> _WORK ITEM_: Each entry below must appear in the answer exactly as written.

Collected data

- Opening Delimiter -

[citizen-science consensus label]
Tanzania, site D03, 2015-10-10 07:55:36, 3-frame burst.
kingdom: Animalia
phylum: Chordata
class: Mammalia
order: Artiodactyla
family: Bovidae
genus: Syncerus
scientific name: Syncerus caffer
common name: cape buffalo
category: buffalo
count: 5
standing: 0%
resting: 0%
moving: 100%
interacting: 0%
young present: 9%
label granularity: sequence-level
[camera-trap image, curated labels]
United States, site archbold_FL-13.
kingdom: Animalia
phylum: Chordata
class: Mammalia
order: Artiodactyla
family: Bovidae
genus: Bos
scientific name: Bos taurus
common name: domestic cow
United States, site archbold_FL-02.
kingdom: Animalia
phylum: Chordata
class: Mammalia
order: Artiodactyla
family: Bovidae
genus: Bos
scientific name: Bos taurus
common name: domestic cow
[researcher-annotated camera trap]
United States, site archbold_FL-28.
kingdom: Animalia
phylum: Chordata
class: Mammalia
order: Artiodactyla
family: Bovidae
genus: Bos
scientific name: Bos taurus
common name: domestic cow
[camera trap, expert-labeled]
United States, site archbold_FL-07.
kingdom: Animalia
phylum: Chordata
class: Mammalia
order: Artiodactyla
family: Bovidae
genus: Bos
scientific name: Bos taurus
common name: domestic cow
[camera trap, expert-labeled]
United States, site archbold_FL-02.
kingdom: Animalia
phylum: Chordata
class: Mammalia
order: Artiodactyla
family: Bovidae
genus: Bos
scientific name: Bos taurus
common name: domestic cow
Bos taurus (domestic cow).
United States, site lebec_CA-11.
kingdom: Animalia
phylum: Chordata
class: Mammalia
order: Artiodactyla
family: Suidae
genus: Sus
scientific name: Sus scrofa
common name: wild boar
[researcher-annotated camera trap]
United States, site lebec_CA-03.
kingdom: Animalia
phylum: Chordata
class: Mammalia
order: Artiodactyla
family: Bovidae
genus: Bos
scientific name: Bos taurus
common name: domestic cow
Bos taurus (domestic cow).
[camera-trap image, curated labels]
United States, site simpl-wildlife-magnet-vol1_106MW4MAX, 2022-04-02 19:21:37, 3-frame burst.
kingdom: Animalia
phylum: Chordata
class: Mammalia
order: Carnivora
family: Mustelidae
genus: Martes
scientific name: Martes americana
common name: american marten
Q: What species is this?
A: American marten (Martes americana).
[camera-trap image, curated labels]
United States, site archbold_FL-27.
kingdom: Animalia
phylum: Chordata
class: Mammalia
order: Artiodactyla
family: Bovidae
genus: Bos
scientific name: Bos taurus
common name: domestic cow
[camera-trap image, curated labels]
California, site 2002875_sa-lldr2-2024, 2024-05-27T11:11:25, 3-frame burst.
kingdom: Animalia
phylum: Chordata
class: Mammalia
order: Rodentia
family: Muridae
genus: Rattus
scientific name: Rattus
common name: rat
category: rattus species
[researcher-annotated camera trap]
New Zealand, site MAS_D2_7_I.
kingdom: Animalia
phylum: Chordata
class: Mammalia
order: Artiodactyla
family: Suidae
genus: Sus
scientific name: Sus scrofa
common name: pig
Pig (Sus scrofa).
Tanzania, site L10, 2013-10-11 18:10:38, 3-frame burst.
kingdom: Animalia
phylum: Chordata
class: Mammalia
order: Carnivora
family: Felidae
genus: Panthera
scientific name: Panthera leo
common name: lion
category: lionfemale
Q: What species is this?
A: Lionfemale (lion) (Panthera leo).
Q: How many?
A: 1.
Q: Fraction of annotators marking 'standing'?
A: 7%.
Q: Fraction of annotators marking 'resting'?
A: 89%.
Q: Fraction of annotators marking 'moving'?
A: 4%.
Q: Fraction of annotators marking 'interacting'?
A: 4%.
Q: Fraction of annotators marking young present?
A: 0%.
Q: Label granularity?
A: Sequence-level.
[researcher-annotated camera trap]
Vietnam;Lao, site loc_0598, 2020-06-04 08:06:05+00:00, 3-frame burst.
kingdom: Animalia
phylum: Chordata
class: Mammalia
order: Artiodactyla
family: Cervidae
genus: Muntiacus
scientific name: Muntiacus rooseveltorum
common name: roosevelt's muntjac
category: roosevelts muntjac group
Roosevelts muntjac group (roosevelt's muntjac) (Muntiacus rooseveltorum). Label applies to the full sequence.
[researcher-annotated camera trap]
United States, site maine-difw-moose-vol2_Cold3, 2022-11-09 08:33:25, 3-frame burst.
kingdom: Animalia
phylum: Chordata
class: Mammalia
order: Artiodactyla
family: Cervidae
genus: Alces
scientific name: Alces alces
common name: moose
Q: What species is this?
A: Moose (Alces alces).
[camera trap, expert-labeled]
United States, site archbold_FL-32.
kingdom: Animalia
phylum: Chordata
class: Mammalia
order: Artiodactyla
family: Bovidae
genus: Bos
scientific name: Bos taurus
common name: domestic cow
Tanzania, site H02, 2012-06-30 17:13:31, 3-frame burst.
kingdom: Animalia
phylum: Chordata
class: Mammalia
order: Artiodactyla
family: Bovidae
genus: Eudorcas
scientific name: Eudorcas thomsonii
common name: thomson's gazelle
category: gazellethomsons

- Closing Delimiter -

> _REPLY_:
[citizen-science consensus label]
Tanzania, site D03, 2015-10-10 07:55:36, 3-frame burst.
kingdom: Animalia
phylum: Chordata
class: Mammalia
order: Artiodactyla
family: Bovidae
genus: Syncerus
scientific name: Syncerus caffer
common name: cape buffalo
category: buffalo
count: 5
standing: 0%
resting: 0%
moving: 100%
interacting: 0%
young present: 9%
label granularity: sequence-level
[camera-trap image, curated labels]
United States, site archbold_FL-13.
kingdom: Animalia
phylum: Chordata
class: Mammalia
order: Artiodactyla
family: Bovidae
genus: Bos
scientific name: Bos taurus
common name: domestic cow
United States, site archbold_FL-02.
kingdom: Animalia
phylum: Chordata
class: Mammalia
order: Artiodactyla
family: Bovidae
genus: Bos
scientific name: Bos taurus
common name: domestic cow
[researcher-annotated camera trap]
United States, site archbold_FL-28.
kingdom: Animalia
phylum: Chordata
class: Mammalia
order: Artiodactyla
family: Bovidae
genus: Bos
scientific name: Bos taurus
common name: domestic cow
[camera trap, expert-labeled]
United States, site archbold_FL-07.
kingdom: Animalia
phylum: Chordata
class: Mammalia
order: Artiodactyla
family: Bovidae
genus: Bos
scientific name: Bos taurus
common name: domestic cow
[camera trap, expert-labeled]
United States, site archbold_FL-02.
kingdom: Animalia
phylum: Chordata
class: Mammalia
order: Artiodactyla
family: Bovidae
genus: Bos
scientific name: Bos taurus
common name: domestic cow
Bos taurus (domestic cow).
United States, site lebec_CA-11.
kingdom: Animalia
phylum: Chordata
class: Mammalia
order: Artiodactyla
family: Suidae
genus: Sus
scientific name: Sus scrofa
common name: wild boar
[researcher-annotated camera trap]
United States, site lebec_CA-03.
kingdom: Animalia
phylum: Chordata
class: Mammalia
order: Artiodactyla
family: Bovidae
genus: Bos
scientific name: Bos taurus
common name: domestic cow
Bos taurus (domestic cow).
[camera-trap image, curated labels]
United States, site simpl-wildlife-magnet-vol1_106MW4MAX, 2022-04-02 19:21:37, 3-frame burst.
kingdom: Animalia
phylum: Chordata
class: Mammalia
order: Carnivora
family: Mustelidae
genus: Martes
scientific name: Martes americana
common name: american marten
Q: What species is this?
A: American marten (Martes americana).
[camera-trap image, curated labels]
United States, site archbold_FL-27.
kingdom: Animalia
phylum: Chordata
class: Mammalia
order: Artiodactyla
family: Bovidae
genus: Bos
scientific name: Bos taurus
common name: domestic cow
[camera-trap image, curated labels]
California, site 2002875_sa-lldr2-2024, 2024-05-27T11:11:25, 3-frame burst.
kingdom: Animalia
phylum: Chordata
class: Mammalia
order: Rodentia
family: Muridae
genus: Rattus
scientific name: Rattus
common name: rat
category: rattus species
[researcher-annotated camera trap]
New Zealand, site MAS_D2_7_I.
kingdom: Animalia
phylum: Chordata
class: Mammalia
order: Artiodactyla
family: Suidae
genus: Sus
scientific name: Sus scrofa
common name: pig
Pig (Sus scrofa).
Tanzania, site L10, 2013-10-11 18:10:38, 3-frame burst.
kingdom: Animalia
phylum: Chordata
class: Mammalia
order: Carnivora
family: Felidae
genus: Panthera
scientific name: Panthera leo
common name: lion
category: lionfemale
Q: What species is this?
A: Lionfemale (lion) (Panthera leo).
Q: How many?
A: 1.
Q: Fraction of annotators marking 'standing'?
A: 7%.
Q: Fraction of annotators marking 'resting'?
A: 89%.
Q: Fraction of annotators marking 'moving'?
A: 4%.
Q: Fraction of annotators marking 'interacting'?
A: 4%.
Q: Fraction of annotators marking young present?
A: 0%.
Q: Label granularity?
A: Sequence-level.
[researcher-annotated camera trap]
Vietnam;Lao, site loc_0598, 2020-06-04 08:06:05+00:00, 3-frame burst.
kingdom: Animalia
phylum: Chordata
class: Mammalia
order: Artiodactyla
family: Cervidae
genus: Muntiacus
scientific name: Muntiacus rooseveltorum
common name: roosevelt's muntjac
category: roosevelts muntjac group
Roosevelts muntjac group (roosevelt's muntjac) (Muntiacus rooseveltorum). Label applies to the full sequence.
[researcher-annotated camera trap]
United States, site maine-difw-moose-vol2_Cold3, 2022-11-09 08:33:25, 3-frame burst.
kingdom: Animalia
phylum: Chordata
class: Mammalia
order: Artiodactyla
family: Cervidae
genus: Alces
scientific name: Alces alces
common name: moose
Q: What species is this?
A: Moose (Alces alces).
[camera trap, expert-labeled]
United States, site archbold_FL-32.
kingdom: Animalia
phylum: Chordata
class: Mammalia
order: Artiodactyla
family: Bovidae
genus: Bos
scientific name: Bos taurus
common name: domestic cow
Tanzania, site H02, 2012-06-30 17:13:31, 3-frame burst.
kingdom: Animalia
phylum: Chordata
class: Mammalia
order: Artiodactyla
family: Bovidae
genus: Eudorcas
scientific name: Eudorcas thomsonii
common name: thomson's gazelle
category: gazellethomsons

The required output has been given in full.